I just stumbled on this blog and was ecstatic to find a group of such enthusiastic daycare professionals. I could really use your help. I am a stay at home mom living abroad with my 13 month old son. My husband and I are raising our son in a bilingual house. We have chosen not to send our son to daycare here, because the daycares where we live are all run in the local language, which is barely spoken beyond this very limited region. We don't want to trade his English learning time for a little used regional language, especially since we plan to leave this region before our son begins school.
So,...It is up to me to educate my son and help him as much as I can to be ready to start preschool in the States. Do you have any curriculums that I could follow that would practical for a home setting? I know I can't replicate a daycare setting in that I don't have all of the toys, nor the group of other kids with whom to watch and interact. My background is in marine science, not childhood education.

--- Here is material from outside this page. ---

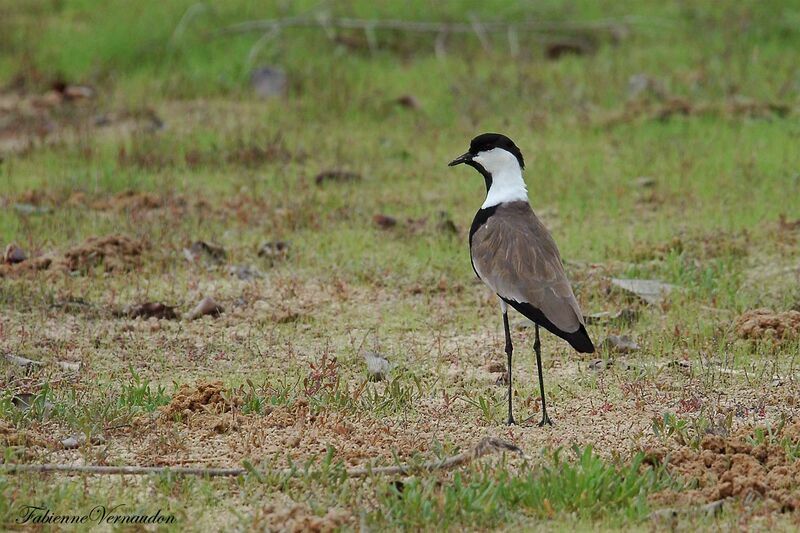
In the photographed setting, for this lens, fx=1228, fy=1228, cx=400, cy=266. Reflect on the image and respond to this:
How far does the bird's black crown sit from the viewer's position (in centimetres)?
644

What would you as educators recommend to someone in my situation? I feel like I am failing my son. I try to have activities each day, but don't feel that the activities are structured enough, nor do they complement one another. I may have unrealistic expectations about how focused my son can be on any one activity. He cares more for the light switch than any shape sorter:-) He loves books, but rarely sits still for a story unless it is before bed (he gets 2 naps and bed, so 3 stories per day).
How much should I be forcing an agenda and how much should I just be elaboratiing on what he finds interesting? Are there any books or resources that you could recommend for someone in my situation?

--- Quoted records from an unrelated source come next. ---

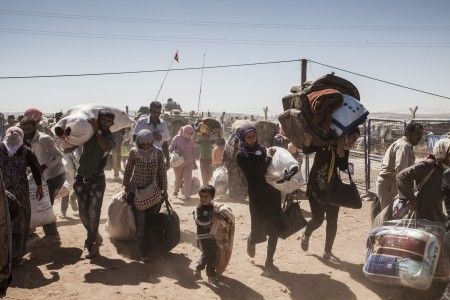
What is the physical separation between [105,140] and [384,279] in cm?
379

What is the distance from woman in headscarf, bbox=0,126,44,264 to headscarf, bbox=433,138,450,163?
15.8ft

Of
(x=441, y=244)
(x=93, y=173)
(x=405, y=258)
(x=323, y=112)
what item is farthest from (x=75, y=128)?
(x=441, y=244)

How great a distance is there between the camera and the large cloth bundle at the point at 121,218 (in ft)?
18.4

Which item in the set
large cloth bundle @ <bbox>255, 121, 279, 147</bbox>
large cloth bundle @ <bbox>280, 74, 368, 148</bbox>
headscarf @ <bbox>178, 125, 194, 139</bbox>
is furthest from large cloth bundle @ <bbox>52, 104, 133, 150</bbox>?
large cloth bundle @ <bbox>255, 121, 279, 147</bbox>

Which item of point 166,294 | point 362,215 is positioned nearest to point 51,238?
point 166,294

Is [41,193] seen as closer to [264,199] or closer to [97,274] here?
[97,274]

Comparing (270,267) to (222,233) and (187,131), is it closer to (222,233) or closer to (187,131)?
(222,233)

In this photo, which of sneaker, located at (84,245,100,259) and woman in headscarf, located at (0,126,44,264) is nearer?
woman in headscarf, located at (0,126,44,264)

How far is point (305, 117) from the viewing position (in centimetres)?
441

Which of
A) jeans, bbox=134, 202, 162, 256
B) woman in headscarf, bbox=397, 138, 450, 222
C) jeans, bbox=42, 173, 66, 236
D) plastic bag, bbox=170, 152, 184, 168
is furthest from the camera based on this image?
plastic bag, bbox=170, 152, 184, 168

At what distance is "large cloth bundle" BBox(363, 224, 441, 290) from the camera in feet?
11.3

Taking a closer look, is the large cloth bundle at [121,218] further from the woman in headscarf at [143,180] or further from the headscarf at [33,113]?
the headscarf at [33,113]

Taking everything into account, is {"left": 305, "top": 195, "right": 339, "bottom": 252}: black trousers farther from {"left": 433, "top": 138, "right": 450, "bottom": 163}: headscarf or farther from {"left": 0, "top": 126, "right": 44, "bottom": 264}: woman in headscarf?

I am interested to learn more. Thanks in advance for any help or advice you can offer.
kind regards
I am a lead teacher of mobile infants up to age 18 months. Every day I take them outside or substitute a large motor activity if we can't go outside, I provide a sensory activity, an art activity, and one more fun things. We read lots of books (get more at the library that I don't have at home), I sing songs and do fingerplays plus play music and dance. I try to do simple themes as repetition is good for learning at this age. This week I did a water/fish theme. Some of my activities:

"swimming" in a baby pool with stuffed fish
"swimming" with rubber duckies
crawling in a tunnel
stepping on a sensory mat
Playing with warm, soapy water and bath toys in sensory table
Playing with ice
Regular water play
Putting paint on fingertips which they spread on wooden fish, then giving them a paintbrush and water to spread the paint around (making rainbow fish)

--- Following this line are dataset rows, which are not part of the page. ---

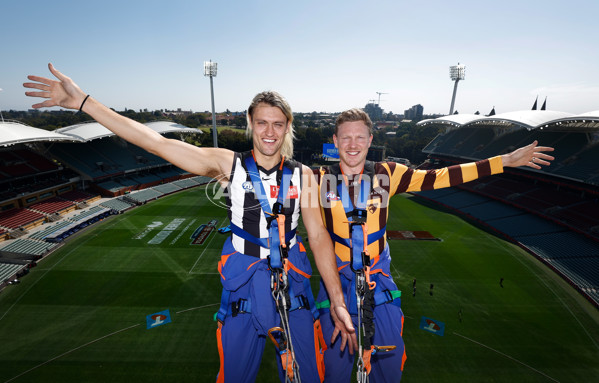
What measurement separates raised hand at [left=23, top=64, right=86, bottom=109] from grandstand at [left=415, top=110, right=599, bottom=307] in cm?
2973

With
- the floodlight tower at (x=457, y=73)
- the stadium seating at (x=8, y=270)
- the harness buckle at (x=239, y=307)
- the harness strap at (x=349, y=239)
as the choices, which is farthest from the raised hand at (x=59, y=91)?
the floodlight tower at (x=457, y=73)

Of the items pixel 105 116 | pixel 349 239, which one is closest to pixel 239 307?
pixel 349 239

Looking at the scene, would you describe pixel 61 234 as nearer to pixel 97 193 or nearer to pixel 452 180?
pixel 97 193

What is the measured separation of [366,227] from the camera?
3129mm

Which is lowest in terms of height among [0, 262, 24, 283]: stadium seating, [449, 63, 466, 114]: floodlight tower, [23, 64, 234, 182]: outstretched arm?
[0, 262, 24, 283]: stadium seating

Squirting food coloring dyed water on paper and manipulating it

I don't use a specific curriculum, instead I base my plans on observations of my kids and their families plus what is going on around us. For example, I planned a sun/sunflower week during a week I knew was supposed to be sunny all 5 days.

With this age, IMO, all you ready need to do to meet their developmental needs to to read, talk a lot (narration and good interactive child-directed speech), and provide them opportunities to explore the world and what their new-found mobile bodies can do.